The 722 hotels in CBRE’s Trends in the Hotel Industry study budgeted for a 3.2 percent gain in total operating revenue in 2017, but achieved only 1.7 percent. Rooms revenue made up 63.8 percent of that revenue, so deficient occupancy and ADR are the primary causes of the shortfall, Mandelbaum said.
Also, the hotels saw a 0.1 percent decline in occupancy rather than the 0.8 percent increase for which they had budgeted. The forecasted 2.5 percent growth in ADR turned out to be 1.8 percent instead.
“Combined, the decline in occupancy and slow ADR growth rate resulted in a rooms revenue gain of 1.7 percent that was nearly half the budgeted growth rate of 3.3 percent,” Mandelbaum said.
While the hotels did come in 0.3 percent under their budgeted expenses increase of 2.6 percent, the savings were insufficient to meet profit goals. Revenue grew 1.7 percent while expenses grew 2.4 percent.
“Muting the benefit of the lower accommodated room count was an apparent increase in the cost of servicing guests,” Mandelbaum said. “Expenses on a dollar-per-occupied room basis grew by 2.4 percent. This compares unfavorably to the budgeted increase in expenses POR of 1.8 percent. The 0.6 percent overage in budgeted expenses POR indicates that the costs and prices for labor, supplies, goods sold, and services were greater than expected.”
Limited-service hotels saw the worst of the shortfall, though full service properties also lost. Occupancy for limited-service rose from 77.2 percent in 2016 to 77.6 percent in 2017, limiting options to reduce expenses, Mandelbaum said. That led the properties’ expenses to grow3.1 percent while their revenue grew only 1.1 percent.
“Considering limited-service hotels budgeted for a healthy 7.4 percent rise in profits during the year, the 2.3 percent decline in EBITDA from 2016 to 2017 was a big disappointment,” Mandelbaum said.
Full-service hotels had projected a 4.8 percent gain in EBITDA, but saw only 0.2 percent.
Forecasts for 2019 call for a 2.6 percent increase in RevPAR that will lead to a 2.5 percent gain in total hotel revenues that will combine with projected 1.9 percent increase in expenses to lead to a 3.5 percent rise in profits, Mandelbaum said.

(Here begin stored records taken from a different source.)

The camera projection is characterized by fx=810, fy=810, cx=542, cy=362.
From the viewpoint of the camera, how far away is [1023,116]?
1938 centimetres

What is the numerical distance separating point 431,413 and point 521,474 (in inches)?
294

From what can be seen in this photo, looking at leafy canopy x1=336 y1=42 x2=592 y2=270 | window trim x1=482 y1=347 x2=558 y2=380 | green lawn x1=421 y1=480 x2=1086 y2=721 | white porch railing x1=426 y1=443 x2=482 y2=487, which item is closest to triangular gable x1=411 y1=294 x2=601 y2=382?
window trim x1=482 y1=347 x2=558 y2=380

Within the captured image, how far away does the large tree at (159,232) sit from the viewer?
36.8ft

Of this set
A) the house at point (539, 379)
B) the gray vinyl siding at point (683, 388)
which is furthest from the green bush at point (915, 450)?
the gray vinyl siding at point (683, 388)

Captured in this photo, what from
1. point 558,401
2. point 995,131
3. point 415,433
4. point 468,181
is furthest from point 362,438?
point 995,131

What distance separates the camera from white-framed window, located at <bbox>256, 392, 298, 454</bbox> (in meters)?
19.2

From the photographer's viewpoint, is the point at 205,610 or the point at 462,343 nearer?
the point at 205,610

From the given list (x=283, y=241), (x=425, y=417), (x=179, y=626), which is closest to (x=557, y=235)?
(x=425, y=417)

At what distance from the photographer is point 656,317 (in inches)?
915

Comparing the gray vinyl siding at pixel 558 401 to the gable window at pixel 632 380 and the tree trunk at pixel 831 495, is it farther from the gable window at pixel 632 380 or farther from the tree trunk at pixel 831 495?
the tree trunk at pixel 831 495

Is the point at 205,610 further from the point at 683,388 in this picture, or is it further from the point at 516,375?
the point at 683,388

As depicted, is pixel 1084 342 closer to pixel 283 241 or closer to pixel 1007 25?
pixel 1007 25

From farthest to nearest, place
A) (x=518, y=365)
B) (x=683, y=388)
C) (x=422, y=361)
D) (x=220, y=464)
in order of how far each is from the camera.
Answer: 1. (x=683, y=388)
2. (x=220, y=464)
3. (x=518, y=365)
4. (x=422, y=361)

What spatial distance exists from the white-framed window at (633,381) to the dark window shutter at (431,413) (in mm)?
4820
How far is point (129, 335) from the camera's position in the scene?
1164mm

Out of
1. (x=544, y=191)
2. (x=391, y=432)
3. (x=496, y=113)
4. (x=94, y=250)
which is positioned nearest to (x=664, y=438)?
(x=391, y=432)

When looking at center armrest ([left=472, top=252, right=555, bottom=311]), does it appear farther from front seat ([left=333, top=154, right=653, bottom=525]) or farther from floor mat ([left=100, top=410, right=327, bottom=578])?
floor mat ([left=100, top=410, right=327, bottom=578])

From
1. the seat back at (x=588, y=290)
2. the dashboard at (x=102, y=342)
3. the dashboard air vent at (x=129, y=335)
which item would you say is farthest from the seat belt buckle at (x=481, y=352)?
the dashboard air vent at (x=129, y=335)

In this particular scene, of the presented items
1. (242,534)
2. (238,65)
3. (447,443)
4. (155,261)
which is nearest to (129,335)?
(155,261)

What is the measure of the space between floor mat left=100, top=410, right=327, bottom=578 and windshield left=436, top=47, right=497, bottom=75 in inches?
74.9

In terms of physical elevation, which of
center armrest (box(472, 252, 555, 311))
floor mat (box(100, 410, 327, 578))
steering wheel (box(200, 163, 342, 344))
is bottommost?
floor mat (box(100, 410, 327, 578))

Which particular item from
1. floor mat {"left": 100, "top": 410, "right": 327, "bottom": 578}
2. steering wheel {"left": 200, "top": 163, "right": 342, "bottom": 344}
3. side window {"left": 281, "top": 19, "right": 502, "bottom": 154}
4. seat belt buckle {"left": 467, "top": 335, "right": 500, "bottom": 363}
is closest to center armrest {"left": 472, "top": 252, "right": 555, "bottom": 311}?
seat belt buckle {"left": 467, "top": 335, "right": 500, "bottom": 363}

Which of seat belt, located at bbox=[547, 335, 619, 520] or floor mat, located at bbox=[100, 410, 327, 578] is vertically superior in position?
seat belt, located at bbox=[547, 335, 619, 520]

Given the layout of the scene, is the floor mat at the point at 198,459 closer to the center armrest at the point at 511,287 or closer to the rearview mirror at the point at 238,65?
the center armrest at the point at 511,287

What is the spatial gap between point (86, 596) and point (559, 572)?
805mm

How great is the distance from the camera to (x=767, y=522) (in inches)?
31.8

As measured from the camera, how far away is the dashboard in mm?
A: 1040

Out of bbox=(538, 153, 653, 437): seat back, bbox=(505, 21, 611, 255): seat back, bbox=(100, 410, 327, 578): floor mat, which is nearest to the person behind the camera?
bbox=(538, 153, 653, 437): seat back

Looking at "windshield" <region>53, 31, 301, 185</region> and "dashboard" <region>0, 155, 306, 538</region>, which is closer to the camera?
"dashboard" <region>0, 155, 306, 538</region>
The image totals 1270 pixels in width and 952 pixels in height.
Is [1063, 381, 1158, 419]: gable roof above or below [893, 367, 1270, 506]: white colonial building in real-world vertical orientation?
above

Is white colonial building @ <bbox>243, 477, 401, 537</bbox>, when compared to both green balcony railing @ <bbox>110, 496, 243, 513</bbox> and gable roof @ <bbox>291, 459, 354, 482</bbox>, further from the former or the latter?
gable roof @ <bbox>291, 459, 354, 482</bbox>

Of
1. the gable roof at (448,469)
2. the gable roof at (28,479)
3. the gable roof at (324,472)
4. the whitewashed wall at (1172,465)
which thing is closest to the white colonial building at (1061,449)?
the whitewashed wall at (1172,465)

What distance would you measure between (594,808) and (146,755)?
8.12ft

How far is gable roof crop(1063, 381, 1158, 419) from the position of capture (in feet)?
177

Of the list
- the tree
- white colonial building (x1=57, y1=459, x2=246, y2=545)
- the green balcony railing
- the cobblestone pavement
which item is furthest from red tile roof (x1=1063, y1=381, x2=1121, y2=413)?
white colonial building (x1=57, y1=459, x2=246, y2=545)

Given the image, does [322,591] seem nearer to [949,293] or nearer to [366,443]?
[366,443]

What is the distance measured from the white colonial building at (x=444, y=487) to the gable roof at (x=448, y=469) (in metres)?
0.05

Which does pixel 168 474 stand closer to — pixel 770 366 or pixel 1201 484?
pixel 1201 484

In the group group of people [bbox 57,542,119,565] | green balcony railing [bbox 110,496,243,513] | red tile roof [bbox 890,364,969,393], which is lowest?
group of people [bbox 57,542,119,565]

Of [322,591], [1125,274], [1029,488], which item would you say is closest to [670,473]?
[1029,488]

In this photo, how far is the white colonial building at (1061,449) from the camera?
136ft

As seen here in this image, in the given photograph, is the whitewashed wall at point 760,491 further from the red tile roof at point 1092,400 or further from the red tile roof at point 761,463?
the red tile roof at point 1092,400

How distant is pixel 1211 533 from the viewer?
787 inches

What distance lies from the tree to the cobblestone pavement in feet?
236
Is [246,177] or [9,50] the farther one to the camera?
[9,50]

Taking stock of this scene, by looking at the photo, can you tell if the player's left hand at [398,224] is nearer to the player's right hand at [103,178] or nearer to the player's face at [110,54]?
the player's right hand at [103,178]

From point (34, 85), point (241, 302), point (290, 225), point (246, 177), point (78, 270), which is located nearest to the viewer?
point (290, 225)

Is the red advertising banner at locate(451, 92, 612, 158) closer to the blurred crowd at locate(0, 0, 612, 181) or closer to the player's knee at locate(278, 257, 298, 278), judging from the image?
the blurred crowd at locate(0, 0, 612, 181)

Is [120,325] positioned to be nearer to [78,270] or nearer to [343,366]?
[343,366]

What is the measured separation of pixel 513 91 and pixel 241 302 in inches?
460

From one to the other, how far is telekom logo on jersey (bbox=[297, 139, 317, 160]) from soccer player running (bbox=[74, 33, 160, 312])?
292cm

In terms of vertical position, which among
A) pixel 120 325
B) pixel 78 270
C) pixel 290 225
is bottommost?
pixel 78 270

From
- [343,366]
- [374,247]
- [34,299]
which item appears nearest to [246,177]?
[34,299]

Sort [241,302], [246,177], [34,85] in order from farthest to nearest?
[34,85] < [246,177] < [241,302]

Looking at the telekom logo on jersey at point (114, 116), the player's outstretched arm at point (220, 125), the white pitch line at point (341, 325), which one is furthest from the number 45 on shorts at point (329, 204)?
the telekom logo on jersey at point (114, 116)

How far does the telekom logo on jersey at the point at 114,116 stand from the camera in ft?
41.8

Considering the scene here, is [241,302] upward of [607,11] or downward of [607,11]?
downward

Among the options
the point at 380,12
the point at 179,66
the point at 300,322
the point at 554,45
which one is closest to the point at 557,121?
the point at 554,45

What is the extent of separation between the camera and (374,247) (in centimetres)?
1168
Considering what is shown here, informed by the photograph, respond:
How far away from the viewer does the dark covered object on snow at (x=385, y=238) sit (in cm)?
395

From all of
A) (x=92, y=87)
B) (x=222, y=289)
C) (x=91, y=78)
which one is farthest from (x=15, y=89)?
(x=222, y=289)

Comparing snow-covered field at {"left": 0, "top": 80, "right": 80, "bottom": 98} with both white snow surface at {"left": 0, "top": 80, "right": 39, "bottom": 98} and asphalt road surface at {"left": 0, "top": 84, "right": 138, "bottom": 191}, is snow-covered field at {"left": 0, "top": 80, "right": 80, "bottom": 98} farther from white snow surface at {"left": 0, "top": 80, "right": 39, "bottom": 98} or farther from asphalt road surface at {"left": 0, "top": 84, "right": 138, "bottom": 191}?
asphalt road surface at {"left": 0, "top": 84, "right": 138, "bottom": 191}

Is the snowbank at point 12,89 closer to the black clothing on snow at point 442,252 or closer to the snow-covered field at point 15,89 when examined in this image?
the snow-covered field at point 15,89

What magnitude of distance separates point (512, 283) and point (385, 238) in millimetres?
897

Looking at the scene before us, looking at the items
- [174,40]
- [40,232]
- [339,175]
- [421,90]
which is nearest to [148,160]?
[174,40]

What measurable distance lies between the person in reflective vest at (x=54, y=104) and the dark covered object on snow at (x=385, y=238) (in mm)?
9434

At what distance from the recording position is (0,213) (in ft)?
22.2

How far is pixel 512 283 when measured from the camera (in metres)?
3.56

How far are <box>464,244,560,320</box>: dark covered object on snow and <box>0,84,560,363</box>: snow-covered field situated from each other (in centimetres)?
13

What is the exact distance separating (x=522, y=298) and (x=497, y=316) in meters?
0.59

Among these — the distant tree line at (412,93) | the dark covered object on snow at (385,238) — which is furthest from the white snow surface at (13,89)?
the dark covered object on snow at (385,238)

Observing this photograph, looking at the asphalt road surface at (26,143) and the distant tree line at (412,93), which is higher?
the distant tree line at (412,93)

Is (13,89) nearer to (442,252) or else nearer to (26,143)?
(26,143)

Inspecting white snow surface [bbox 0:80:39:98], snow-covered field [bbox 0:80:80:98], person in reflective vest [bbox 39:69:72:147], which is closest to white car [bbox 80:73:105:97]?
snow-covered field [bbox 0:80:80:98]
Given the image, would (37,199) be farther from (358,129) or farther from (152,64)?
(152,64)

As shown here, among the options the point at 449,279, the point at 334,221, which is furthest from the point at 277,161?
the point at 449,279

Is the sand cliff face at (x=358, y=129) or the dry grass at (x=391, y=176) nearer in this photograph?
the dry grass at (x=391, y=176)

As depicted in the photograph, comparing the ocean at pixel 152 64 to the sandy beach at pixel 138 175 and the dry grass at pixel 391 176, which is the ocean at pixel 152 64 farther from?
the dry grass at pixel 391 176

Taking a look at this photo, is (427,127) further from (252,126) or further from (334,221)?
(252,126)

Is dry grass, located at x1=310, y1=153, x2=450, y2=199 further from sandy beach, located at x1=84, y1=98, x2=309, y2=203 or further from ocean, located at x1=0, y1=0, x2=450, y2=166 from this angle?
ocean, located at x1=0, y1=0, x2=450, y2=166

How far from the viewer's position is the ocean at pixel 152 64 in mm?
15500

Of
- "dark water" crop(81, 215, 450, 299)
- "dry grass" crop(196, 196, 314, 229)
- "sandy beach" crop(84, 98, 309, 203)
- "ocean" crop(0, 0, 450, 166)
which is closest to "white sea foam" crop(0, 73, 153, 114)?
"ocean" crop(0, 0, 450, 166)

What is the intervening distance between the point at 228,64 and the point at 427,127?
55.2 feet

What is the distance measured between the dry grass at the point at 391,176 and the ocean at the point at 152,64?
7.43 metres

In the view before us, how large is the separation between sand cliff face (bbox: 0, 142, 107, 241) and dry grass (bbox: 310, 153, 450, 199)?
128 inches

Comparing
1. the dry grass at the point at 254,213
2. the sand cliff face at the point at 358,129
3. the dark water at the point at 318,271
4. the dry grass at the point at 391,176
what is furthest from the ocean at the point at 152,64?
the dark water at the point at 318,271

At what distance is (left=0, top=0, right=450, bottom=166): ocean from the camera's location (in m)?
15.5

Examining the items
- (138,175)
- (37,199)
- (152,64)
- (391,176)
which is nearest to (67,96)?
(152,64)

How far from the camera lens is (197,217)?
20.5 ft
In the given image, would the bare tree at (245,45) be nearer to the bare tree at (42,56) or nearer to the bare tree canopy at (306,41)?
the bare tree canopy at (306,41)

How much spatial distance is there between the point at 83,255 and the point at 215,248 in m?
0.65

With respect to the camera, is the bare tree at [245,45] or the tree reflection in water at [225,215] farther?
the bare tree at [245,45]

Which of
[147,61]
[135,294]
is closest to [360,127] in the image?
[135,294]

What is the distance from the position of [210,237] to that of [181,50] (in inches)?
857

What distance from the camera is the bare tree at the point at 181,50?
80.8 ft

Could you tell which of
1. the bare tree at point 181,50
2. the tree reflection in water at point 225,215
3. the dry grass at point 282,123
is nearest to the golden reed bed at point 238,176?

“After two years of budget shortfalls, it will be natural for operators to be more conservative when preparing their estimates for 2019,” he wrote. “Conversely, owners see record occupancy levels, and wonder why their operations are not capable of generating greater cash flows, thus putting upward pressure on expectations. It is hoped that these two opposing perspectives will settle on a budget that is close to reality.”